**CONSIGNES**
A. D'après le texte sur l'essai « Rupture », chez quel éditeur cet ouvrage a-t-il paru ?
B. Résumez en deux phrases, s'il vous plaît, le texte sur l'essai « Rupture ».
C. Poursuivez le texte sur l'essai « Rupture » après sa dernière phrase.

**TEXTE À ANALYSER**
---

(Par Alpha Sidoux Barry)
Philosophe, analyste politique et professeur au Cégep de Saint-Hyacinthe au Canada, Amadou Sadjo Barry, 36 ans, a publié un ouvrage intitulé «Rupture», un «essai sur la fondation politique de la Guinée», préfacé par Mohamed Béavogui, ancien sous-secrétaire général des Nations unies et actuel Premier ministre guinéen du gouvernement de la Transition depuis le 6 octobre 2021.
Paru en mars 2021 aux éditions L’Harmattan (1), cet ouvrage, qui analyse les ressorts de la mécanique autoritaire du pouvoir en Guinée depuis son accession à l’indépendance il y a 63 ans, arrive à point nommé, à l’heure où les Guinéens s’interrogent sur la Transition engagée à la suite du renversement de la dictature d’Alpha Condé, le 5 septembre 2021, par le colonel Mamadi Doumbouya, commandant des Forces spéciales, l’unité d’élite de l’Armée nationale.
De fait, les questions qui brûlent les lèvres de tous les Guinéens depuis de nombreuses années portent sur le type de société, l’organisation du pouvoir et la nature du régime politique à mettre en œuvre pour en finir définitivement avec l’arbitraire comme mode de gouvernance et sortir du refus de l’alternance politique, questions qui sont plus que jamais d’actualité à l’heure de la troisième transition (après celles de 1984 et de 2008) qui s’est ouverte depuis le 5 septembre dernier. C’est exactement pour répondre à ces interrogations que se propose l’essai « Rupture » d’Amadou Sadjo Barry.
Son analyse s’articule en trois parties : dans la première, il expose les mécanismes qui ont conduit à la confiscation du pouvoir en Guinée depuis 63 ans et qui débouche sur l’incapacité de créer une véritable nation ; la deuxième examine les raisons de la survivance de l’autoritarisme politique malgré l’adoption en 1990 d’une Loi fondamentale visant à instaurer la démocratie, en d’autres termes, l’instrumentalisation autoritaire de celle-ci ; la troisième propose les bases politiques de la future société guinéenne visant à transcender le refus de l’alternance démocratique et à instaurer la démocratie dans le pays.

---

**DONNÉES FOURNIES**
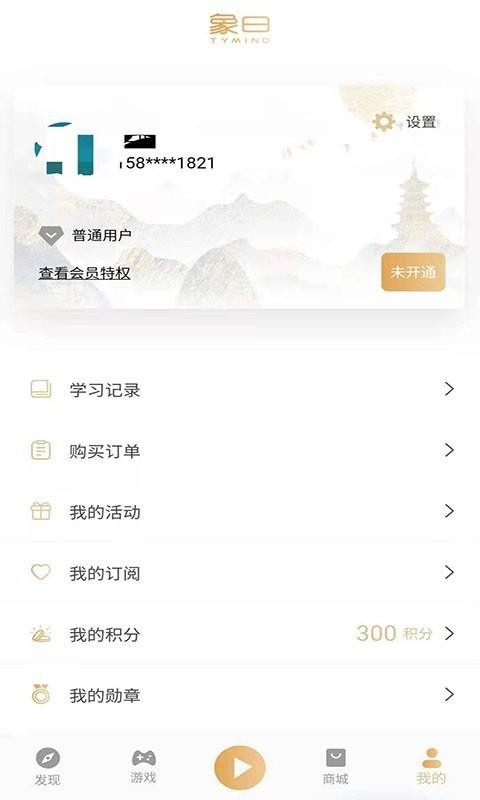 Իֻapp-Ի v2.2.2 ֻ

---

**RÉPONSES**
A. Aux éditions L’Harmattan.

B. Amadou Sadjo Barry, philosophe, analyste politique et professeur au Cégep de Saint-Hyacinthe, a publié en mars 2021 « Rupture », un essai préfacé par Mohamed Béavogui, qui analyse la mécanique autoritaire du pouvoir en Guinée depuis l’indépendance. L’ouvrage se divise en trois parties : la confiscation du pouvoir, puis la survivance de l’autoritarisme malgré la Loi fondamentale de 1990, et enfin les bases politiques d’une future société démocratique, des questions d’actualité depuis la transition ouverte le 5 septembre 2021.

C.
Amadou Sadjo ne parle pas de refondation, mais de fondation politique car avant tout il faut procéder à une rupture – d’où le titre de son livre – avec « la confiscation du pouvoir devenue le paradigme normal de la gouvernance », en somme émanciper le pouvoir de la tutelle des personnes qui l’exercent.
L’idée de fondation politique correspond à « un commencement radical, qui consiste, ex nihilo, à créer et à inventer ce qui n’existe pas encore ». Les Guinéens doivent prendre l’engagement réciproque à fonder la vie commune sur l’autorité d’un « contrat moral » qui est un ensemble de principes normatifs respectant la vie d’autrui, l’égalité morale entre les individus, de même qu’entre les communautés ethnoculturelles, le refus de la violence et le partage équitable du produit de l’exploitation des ressources naturelles du pays.
Mais cela ne suffit pas. Il faut en plus donner à ce contrat moral une force contraignante créant un «espace public» affranchi de la volonté arbitraire des individus. Cet espace public est à ériger en lieu par excellence de l’intérêt général. Cela doit aller de pair avec une réorganisation administrative du pays sur laquelle nous allons revenir plus loin.
Tout a commencé avec la pensée politique du premier président guinéen, Sékou Touré, dont le socialisme révolutionnaire était fondé sur la dilution de l’individu dans la collectivité, en raison d’une conception quasi mystique du peuple. La réalité individuelle était dissoute dans le tout indivisible qui définissait le peuple. Et la personne du président s’identifiait au peuple. Celui-ci était considéré comme un, c’est-à-dire une unité totale excluant la diversité sous toutes ses formes.
On était dans une fiction, celle d’une société non conflictuelle où les individus pensaient et voulaient la même chose. L’autorité qui incarnait le pouvoir, en l’occurrence Sékou Touré, était considérée comme étant le lieu de convergence des aspirations du peuple. L’unité du peuple consacrait l’unité des pouvoirs dans la seule personne du président. En somme, la souveraineté du peuple était transférée dans la personne qui l’incarnait, le responsable suprême de la révolution, Sékou Touré. L’exercice du pouvoir devenait total et absolu. Le président disposait de tous les pouvoirs : armée, justice, nomination à tous les postes, politique étrangère.
Cette conception s’exprimait par l’instauration du régime du parti-Etat dans lequel le pouvoir était concentré entre les mains des seuls cadres du parti au pouvoir (le Parti Démocratique de Guinée, le PDG), à l’exclusion de l’opposition, soit une autorité qui émanait uniquement de ce parti et qui se superposait à celle du gouvernement. Ce qui a instauré en Guinée une culture politique autoritaire et régressive qui a atteint son paroxysme avec le « goulag tropical » et ses milliers de victimes, ainsi que l’interdiction de toute opposition.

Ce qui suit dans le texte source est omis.